Daratumumab, a human monoclonal antibody targeting CD38, binds to this glycoprotein expressed on MM cells. This binding inhibits tumour growth through direct apoptosis and immune-mediated mechanisms, including complement-dependent cytotoxicity, antibody-dependent cell-mediated cytotoxicity, and antibody-dependent cellular phagocytosis.1 When combined with lenalidomide and dexamethasone (Rd), daratumumab demonstrates a superior survival advantage in patients with relapsed or refractory (R/R) MM.2
The phase III pivotal POLLUX study in patients with R/R MM (n=569) demonstrated an unprecedented progression-free survival (PFS) of 44.5 months for the DRd group vs 17.5 months for the Rd group (hazard ratio [HR], 0.44; 95 percent confidence interval [CI], 0.35–0.55; p<0.0001). The overall response rate was significantly higher in the DRd group (92.9 vs 76.4 percent; p<0.0001), with deep responses achieved more frequently (30.4 vs 5.3 percent).2 Notably, substantial improvements in overall survival (OS) were also observed with DRd at a follow-up of 79.7 months (HR, 0.73; 95 percent CI, 0.58–0.91; p=0.0044).3
Given these results, DRd represents a viable treatment option for patients with R/R MM previously treated with IMIDs or PIs and are willing to receive parenteral medication. While the POLLUX study highlighted that patients with 1–3 prior lines of therapy benefited significantly from DRd, those with only one prior line of therapy experienced the greatest clinical benefit, with a 58 percent reduction in risk of disease progression or death vs Rd alone.2 Moreover, significant PFS benefits were noted across various subgroups, including patients aged ≥65 years, failing one prior line of therapy, having impaired renal function, being lenalidomide-naïve, having high-risk cytogenetic profiles, and of Asian ethnicity, all of which align with our patient’s profile.2,4
Treatment-emergent adverse events (AEs) were common with DRd and Rd, and included neutropenia, febrile neutropenia, anaemia, thrombocytopenia, lymphopenia, pneumonia, diarrhoea and fatigue.2 However, the rates of AEs leading to treatment discontinuation were comparable between the two groups (14.8 vs 14.6 percent).2 Similar findings were reported in older age groups (≥65 years old).1 In our clinical experience, most patients tolerate DRd well, and granulocyte colony–stimulating factor support is effective in managing neutropenia.5 In severe cases, we suspend 1–2 doses of treatment until the AEs are resolved.
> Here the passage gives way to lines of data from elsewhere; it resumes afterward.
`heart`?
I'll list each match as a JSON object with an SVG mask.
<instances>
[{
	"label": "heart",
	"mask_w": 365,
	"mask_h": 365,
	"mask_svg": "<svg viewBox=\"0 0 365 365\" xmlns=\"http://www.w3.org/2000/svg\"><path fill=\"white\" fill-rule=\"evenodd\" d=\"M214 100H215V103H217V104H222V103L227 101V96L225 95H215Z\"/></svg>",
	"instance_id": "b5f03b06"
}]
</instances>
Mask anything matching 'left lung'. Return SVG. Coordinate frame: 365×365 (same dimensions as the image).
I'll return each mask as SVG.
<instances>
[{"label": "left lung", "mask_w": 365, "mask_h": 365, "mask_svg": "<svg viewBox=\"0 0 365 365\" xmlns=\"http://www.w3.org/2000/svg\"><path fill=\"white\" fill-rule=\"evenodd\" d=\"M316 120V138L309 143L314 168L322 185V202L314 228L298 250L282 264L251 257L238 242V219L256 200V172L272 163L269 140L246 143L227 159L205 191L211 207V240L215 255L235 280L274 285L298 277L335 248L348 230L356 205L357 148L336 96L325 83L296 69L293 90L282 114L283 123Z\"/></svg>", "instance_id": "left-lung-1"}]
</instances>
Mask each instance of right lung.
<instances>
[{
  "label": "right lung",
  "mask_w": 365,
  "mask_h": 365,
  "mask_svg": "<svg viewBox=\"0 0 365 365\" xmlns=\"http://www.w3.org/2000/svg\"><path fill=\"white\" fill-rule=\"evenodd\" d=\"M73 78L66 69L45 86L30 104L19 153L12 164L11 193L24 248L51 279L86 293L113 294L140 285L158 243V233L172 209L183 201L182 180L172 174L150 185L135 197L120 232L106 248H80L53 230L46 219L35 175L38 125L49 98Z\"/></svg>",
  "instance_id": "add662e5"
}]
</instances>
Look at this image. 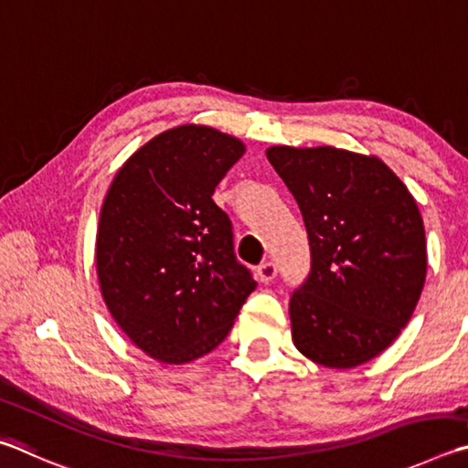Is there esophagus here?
I'll list each match as a JSON object with an SVG mask.
<instances>
[{
  "label": "esophagus",
  "instance_id": "esophagus-1",
  "mask_svg": "<svg viewBox=\"0 0 468 468\" xmlns=\"http://www.w3.org/2000/svg\"><path fill=\"white\" fill-rule=\"evenodd\" d=\"M257 275H259V280L263 282V283L273 282L275 277H277V265L271 263V261H267V263H263V265L257 269Z\"/></svg>",
  "mask_w": 468,
  "mask_h": 468
}]
</instances>
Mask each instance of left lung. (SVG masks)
Here are the masks:
<instances>
[{
    "instance_id": "left-lung-1",
    "label": "left lung",
    "mask_w": 468,
    "mask_h": 468,
    "mask_svg": "<svg viewBox=\"0 0 468 468\" xmlns=\"http://www.w3.org/2000/svg\"><path fill=\"white\" fill-rule=\"evenodd\" d=\"M304 218L310 273L292 293V339L324 367L382 354L420 302L428 255L409 188L376 155L339 147L267 150Z\"/></svg>"
}]
</instances>
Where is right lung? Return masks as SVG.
Wrapping results in <instances>:
<instances>
[{
    "label": "right lung",
    "mask_w": 468,
    "mask_h": 468,
    "mask_svg": "<svg viewBox=\"0 0 468 468\" xmlns=\"http://www.w3.org/2000/svg\"><path fill=\"white\" fill-rule=\"evenodd\" d=\"M244 144L205 125L150 139L104 197L96 271L121 331L164 364H186L226 339L250 292L232 221L211 195Z\"/></svg>",
    "instance_id": "obj_1"
}]
</instances>
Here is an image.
We also monitor patients closely for infection risk and immunoglobulin G (IgG) levels; if hypogammaglobulinemia develops with IgG levels <5 g/L, we administer intravenous immunoglobulin replacement.5 Withholding daratumumab is infrequently needed; intolerable toxicities are sometimes attributed to lenalidomide, necessitating dose adjustments. For our patient with impaired renal function, we proactively reduced the lenalidomide dose to enhance tolerability and adherence.5
Our case illustrates the efficacy and safety of DRd in an older, lenalidomide-naïve patient with a high-risk cytogenetic profile (del17p) and impaired renal function. He achieved a deep and durable response while maintaining good quality of life with minimal side effects, highlighting DRd as a suitable and effective treatment option for older, transplant-ineligible patients with high-risk R/R MM.